Şam Havaalanı'nda nasıl volta attım

Ertuğrul ÖZKÖK
Haberin Devamı

1992 yılında dönemin başbakanı Süleyman Demirel ile Şam'a gitmiştim. O ziyaretten aklımda kalan en çarpıcı görüntü, Şam Havaalanı oldu.

Demirel'in Esad'la yaptığı görüşmede bir pürüz çıkıp görüşme uzayınca, biz beş saate yakın süre havaalanında beklemek zorunda kaldık. Bu havaalanını size anlatmam gerekir.

DÖRT UÇAK

Alanda sadece dört tane uçak vardı.

Bunların üçü ıskartaya çıkmış Rus tupolevleriydi.

Cengiz Çandar, Yalçın Doğan ve ben canımız sıkıldığı için, ana pist üzerinde volta attık.

Bunu yapabildik, çünkü piste çıkıp yürümemiz için hiçbir engel yoktu.

Orada beklediğimiz beş saat boyunca havaalanına sadece iki uçak indi.

Biri İran, öteki Pakistan havayollarına aitti.

Aynı yıllarda İstanbul havaalanına günde inen uçak sayısı 250-300'e ulaşıyordu.

Havaalanında gerek iniş gerek kalkış sırasında bekleme süreleri giderek uzuyordu.

İstanbul, Atina havaalanını sollayıp geçmişti.

O gün Şam'dan İstanbul'a döndüğümüzde, Türkiye'nin nereden nereye geldiğini bütün çarpıcılığı ile görmüş bulunuyordum.

Biri dünyaya kapalı bir ortadoğu diktatörlüğü, öteki dünyaya açık bir Batı ülkesiydi.

Önceki akşam Kuruçeşme Divan'da Hürriyet'in önemli bir gecesi vardı.

İnsan Kaynakları gazetemizin üçüncü yılını kutluyorduk.

Bu arada bir de ödül töreni vardı.

EVRENSEL İSİMLER

Özel bir jüri tarafından belirlenen en iyi ilanları yapan kurumlara ödülleri veriliyordu.
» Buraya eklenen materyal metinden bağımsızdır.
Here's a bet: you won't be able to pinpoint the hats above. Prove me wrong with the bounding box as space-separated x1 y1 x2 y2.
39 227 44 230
Ödül alan kurumlara bakıyorum.

Hemen hepsi dünyanın önde gelen uluslararası finans kurumları veya headhunter şirketleri.

İstanbul önemli bir finans merkezi haline gelmiş.

İstanbul'u bir kenara bırakın.

Trabzon'a, Antalya'ya, Bursa'ya, hatta Diyarbakır'a uzanın.

Ana caddelerinin vitrinlerine bir göz atın.

Dünyanın bütün önemli markalarını göreceksiniz.

İŞTE FARK

İki ülkenin televizyonlarını karşılaştırın.

Gazetelerini alıp yan yana koyun.

Caddelerindeki arabalara bakın.

Gençlerinin kılık kıyafetlerine, davranış biçimlerine göz atın.

Sinema salonlarını, kültür ve sanatını, büyük şehirlerindeki konserlerinin listesini inceleyin.

Toplumsal gelişmenin, fikri ilerlemenin, kültürel inkişafın aklınıza gelecek bütün göstergelerini alıp iki ülkeyi karşılaştırın.

Farkı göreceksiniz.

Bu fark, Türkiye'de 19'uncu yüzyılda başlayan Batılılaşma çabasının ve özellikle de 75 yıllık cumhuriyetin farkıdır.

Ne kadar fark?

20-30 yıl mı?

Çıkın çıkın...

Asrı geçin.

Türkiye'nin coğrafi sıkıntısı işte budur.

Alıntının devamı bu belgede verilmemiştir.